🤖 AI Summary
Existing art image generation methods are constrained by single-style inputs—such as a single reference image or domain-specific text—resulting in coarse-grained and inflexible style control. This work introduces the first end-to-end text-driven artistic image generation framework enabling multi-granular style disentanglement: a tunable style encoder accepts arbitrary textual style descriptions and independently modulates structural layout, fine-grained details, and global style intensity. We further propose the first art-guided super-resolution module, which injects painter-level brushstroke and texture features into diffusion outputs. Built upon a text-conditioned diffusion backbone, our method integrates a lightweight super-resolution network and an accelerated sampling strategy. Extensive evaluations demonstrate state-of-the-art performance across FID, LPIPS, and human assessments—achieving superior generation quality, diversity, and real-time inference capability.
📝 Abstract
In this work, we propose a complete framework that generates visual art.

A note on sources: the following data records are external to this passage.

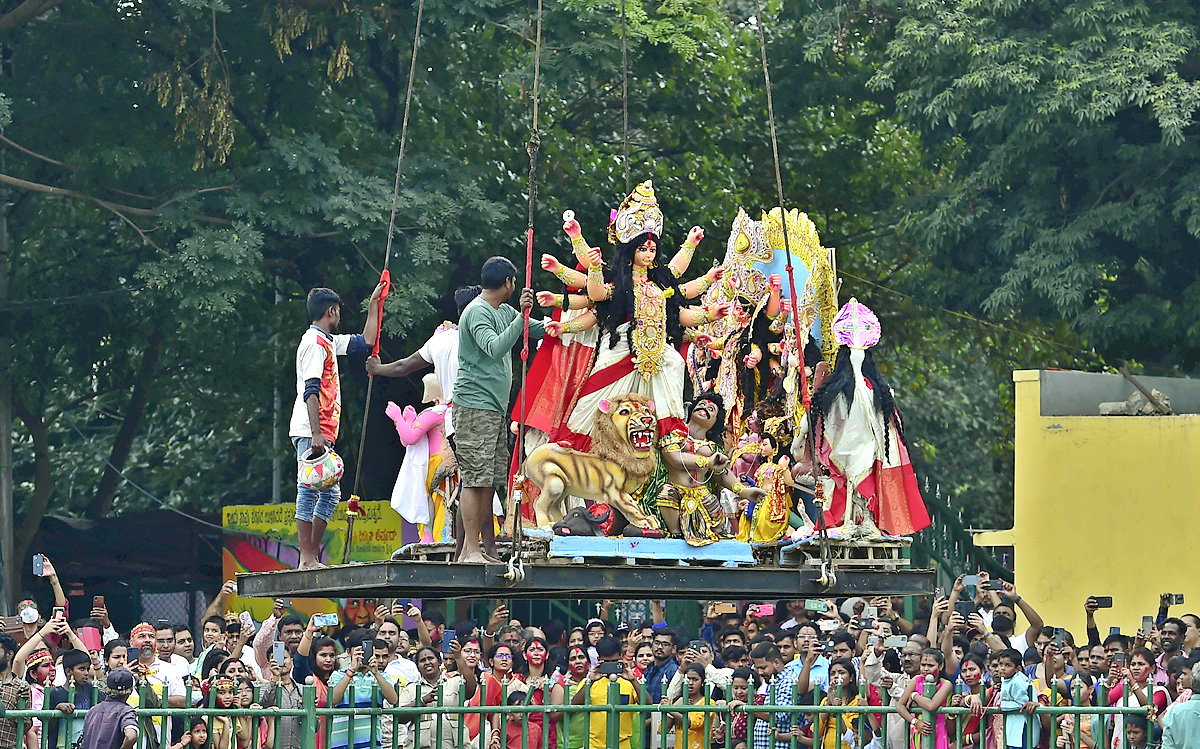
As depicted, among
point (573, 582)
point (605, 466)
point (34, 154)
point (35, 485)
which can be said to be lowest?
point (573, 582)

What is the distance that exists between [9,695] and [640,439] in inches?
138

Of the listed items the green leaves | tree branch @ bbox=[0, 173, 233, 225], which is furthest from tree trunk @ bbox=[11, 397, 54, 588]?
the green leaves

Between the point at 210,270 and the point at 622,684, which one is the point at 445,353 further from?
the point at 210,270

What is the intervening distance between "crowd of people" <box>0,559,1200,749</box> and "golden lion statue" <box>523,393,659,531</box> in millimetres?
965

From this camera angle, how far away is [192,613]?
71.3 feet

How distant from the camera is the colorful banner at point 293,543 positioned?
1880cm

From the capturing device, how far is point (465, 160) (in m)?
20.5

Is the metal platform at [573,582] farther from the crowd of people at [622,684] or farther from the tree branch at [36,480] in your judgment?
the tree branch at [36,480]

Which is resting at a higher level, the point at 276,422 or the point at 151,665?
the point at 276,422

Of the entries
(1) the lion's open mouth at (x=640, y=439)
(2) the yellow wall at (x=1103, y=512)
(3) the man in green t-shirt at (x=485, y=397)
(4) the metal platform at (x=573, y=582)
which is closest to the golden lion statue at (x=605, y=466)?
(1) the lion's open mouth at (x=640, y=439)

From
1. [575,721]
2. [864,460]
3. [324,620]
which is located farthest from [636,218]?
[324,620]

Unlike previous stylization methods that are not flexible with style parameters (i.e., they allow stylization with only one style image, a single stylization text or stylization of a content image from a certain domain), our method has no such restriction. In addition, we implement an improved version that can generate a wide range of results with varying degrees of detail, style and structure, with a boost in generation speed. To further enhance the results, we insert an artistic super-resolution module in the generative pipeline. This module will bring additional details such as patterns specific to painters, slight brush marks, and so on.